Based on this and what he saw, he said: “I want to congratulate the Governor for what I see today. I want to strongly appeal to the international community to understand Borno as a state of hope, to support humanitarian action in Borno, to recognise the enormous challenges that Borno faces with climate change and Boko Haram activities, and to invest in Borno of hope.”
While this is commendable, the question is why other major areas of terrorism, especially Plateau and Benue states where terrorists, mainly from outside the country, occupy countless towns and villages, pillaging, murdering and seizing the homesteads of the people, were not on the schedule of the UN scribe.
Just like Borno, these states are devastated with many living for years now in Internally Displaced Peoples camps.
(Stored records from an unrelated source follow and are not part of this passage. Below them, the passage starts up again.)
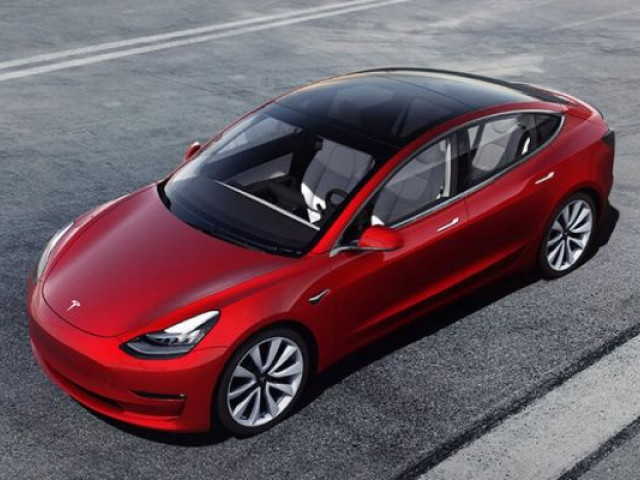 Tesla Model 3 Performance: модификация с двумя моторами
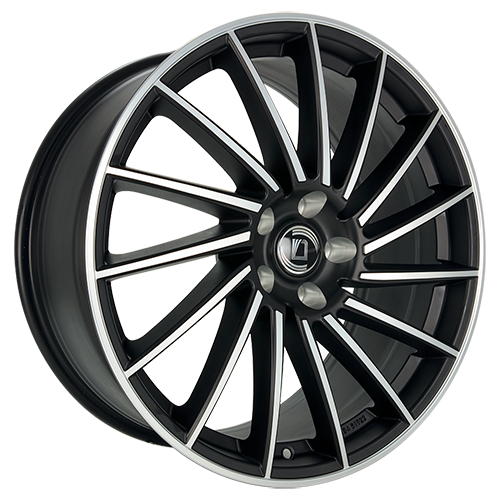 Briosa 8,5x20 5x114,3 ET40 MB66,1 Diewe
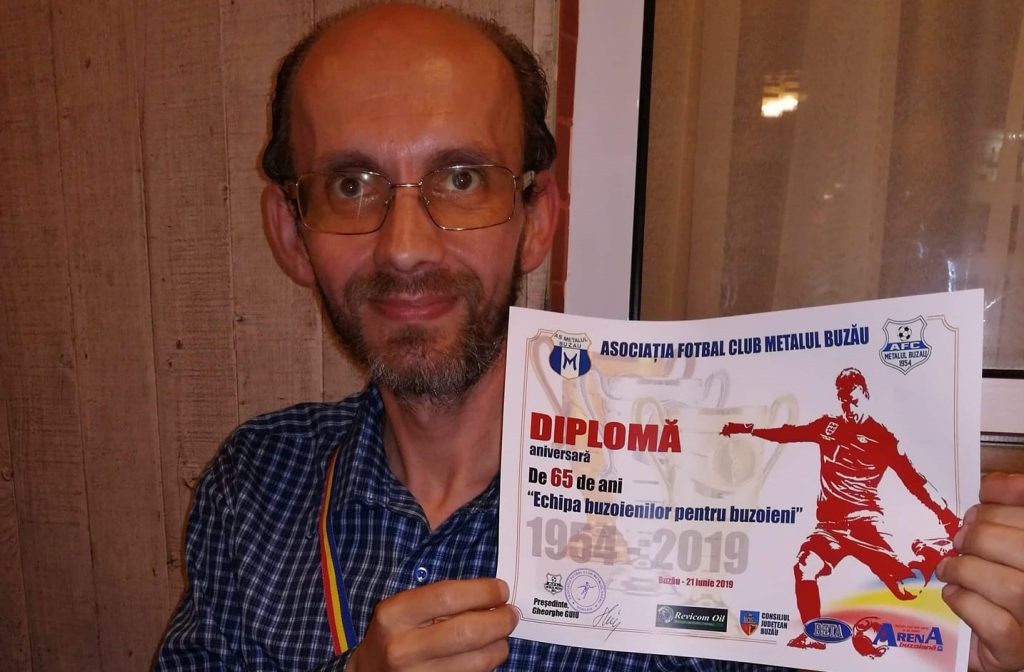 Competiție fotbalistică în memoria celui mai longeviv jurnalist sportiv. Prima ediție a Memorialului “Mihai Baltag”, în weekend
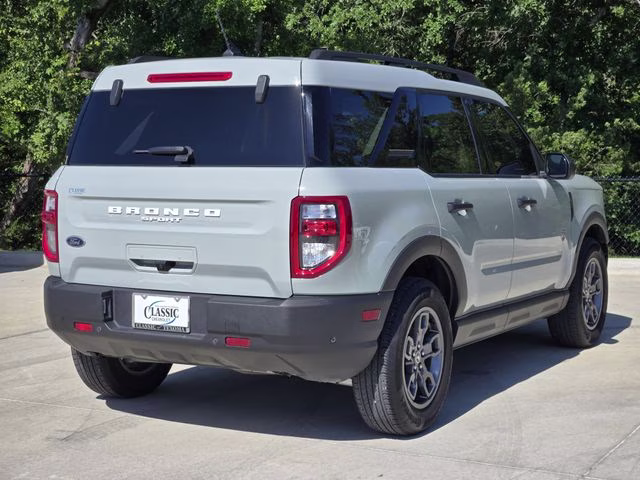 2023 Cactus Ford Bronco Sport Big Bend 4X4 SUV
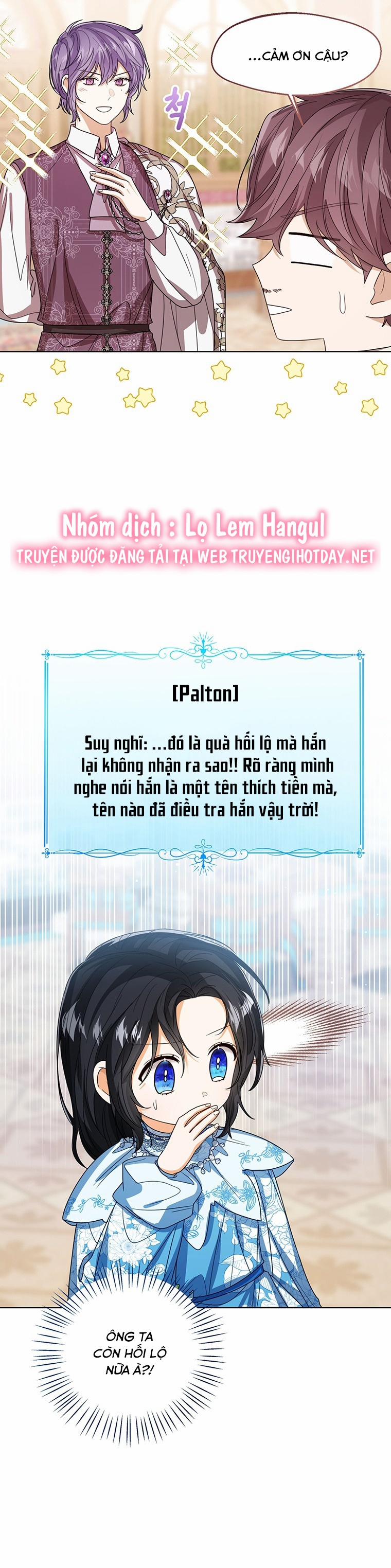 Tôi Không Muốn Trở Thành Nữ Phản Diện 74.1 trang 7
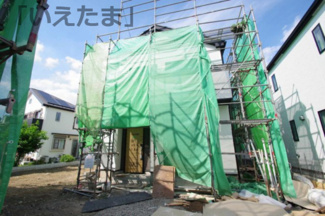 【前面道路含む現地写真】 | 3号棟　令和7年9月26日撮影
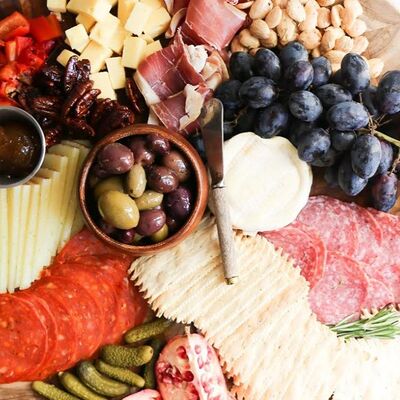 Антипасти в Новые Лица по цене 11000 ₽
Does the Nigerian Government not want these states and their terror victims to be assisted by the UN? Why is the government exhibiting the terrorist activities in the North East for the world to assist while seemingly keeping those in the North Central under wraps?
This raises the issue of whether during visits to countries, the UN Secretary-General should meet only with governments while leaving out non-state actors. Can this be part of the problem; that the UN scribe is a chief servant with many masters who happen to be the governments of member states? Does humanity need a UN that is faithful to state agents rather than to the human race?